After deciding not to tender for replacement contracts with the Department of Defence, Compass Group terminated the employment of the employees who worked on those contracts. Compass Group refused to pay the employees redundancy pay as it argued that it was entitled to rely on a clause in the Enterprise Agreement which removed the requirement to pay redundancy entitlements where the end of employment is due to the “ordinary and customary turnover of labour”, which reflected section 119 of the Fair Work Act 2009 (Cth).
The National Union of Workers and the United Firefighters’ Union challenged Compass Group’s decision in the Fair Work Commission on behalf of eight workers who were refused redundancy pay. Commissioner Roe found that the employee’s contracts had been extended on a number of occasions and there was no provision which tied the duration of their employment to the duration of a particular Department of Defence contract. The Commissioner found that they therefore had a reasonable expectation of continuing employment and ordered Compass Group to make redundancy payments to the employees in accordance with the National Employment Standards.

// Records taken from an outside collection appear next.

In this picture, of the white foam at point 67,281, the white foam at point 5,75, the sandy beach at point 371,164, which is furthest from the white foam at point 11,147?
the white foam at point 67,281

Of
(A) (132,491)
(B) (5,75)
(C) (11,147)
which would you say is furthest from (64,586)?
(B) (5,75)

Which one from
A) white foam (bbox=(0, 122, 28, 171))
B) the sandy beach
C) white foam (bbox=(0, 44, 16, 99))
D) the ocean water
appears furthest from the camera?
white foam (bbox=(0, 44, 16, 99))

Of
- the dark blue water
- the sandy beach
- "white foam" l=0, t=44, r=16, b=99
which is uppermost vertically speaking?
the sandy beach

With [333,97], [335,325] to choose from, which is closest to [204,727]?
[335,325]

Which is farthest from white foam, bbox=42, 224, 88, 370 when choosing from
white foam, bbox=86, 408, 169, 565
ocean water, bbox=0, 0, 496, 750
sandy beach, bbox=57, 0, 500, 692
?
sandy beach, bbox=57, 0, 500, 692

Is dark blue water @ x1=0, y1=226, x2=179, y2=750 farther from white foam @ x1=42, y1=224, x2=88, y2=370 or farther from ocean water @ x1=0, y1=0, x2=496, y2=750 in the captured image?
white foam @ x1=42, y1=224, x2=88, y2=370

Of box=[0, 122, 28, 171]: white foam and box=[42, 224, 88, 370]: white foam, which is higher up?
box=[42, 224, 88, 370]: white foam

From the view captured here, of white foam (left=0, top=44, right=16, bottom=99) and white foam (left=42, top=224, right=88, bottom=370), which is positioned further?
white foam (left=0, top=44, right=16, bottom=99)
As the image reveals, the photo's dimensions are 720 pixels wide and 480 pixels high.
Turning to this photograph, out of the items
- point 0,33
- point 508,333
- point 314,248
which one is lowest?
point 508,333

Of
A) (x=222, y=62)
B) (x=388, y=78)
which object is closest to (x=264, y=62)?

Compass Group appealed the decision to the Full Bench of the Fair Work Commission as it routinely terminated the employment of employees in circumstances where the contract they were working on concluded. Compass Group produced evidence that in the past 12 months, 54% of its employees were dismissed at the end of the contract they were working on. As such, a requirement to make redundancy payments to these employees would represent a significant financial burden for Compass Group.
Decision
The Full Bench disagreed with Commissioner Roe’s decision and found that previous case law expressly stated that redundancy provisions were not to apply in the case of “ordinary and customary turnover of labour”. Whether a particular situation fell into this category was to be determined on the circumstances of each termination and each business.
It was found that it was Compass Group’s common practice to terminate the employment of employees when a contract is lost, especially Department of Defence contracts. Indeed, this was expressly stated in the employees’ contracts. The Full Bench said:
“The notion of employing employees for a particular contract implies a link between the contract and the employment. It carries with it the understanding that loss of the contract could lead to termination of the employment.”
The Full Bench therefore found that the employees’ termination was due to the “ordinary and customary turnover of labour”. As such, the employees were not entitled to redundancy pay.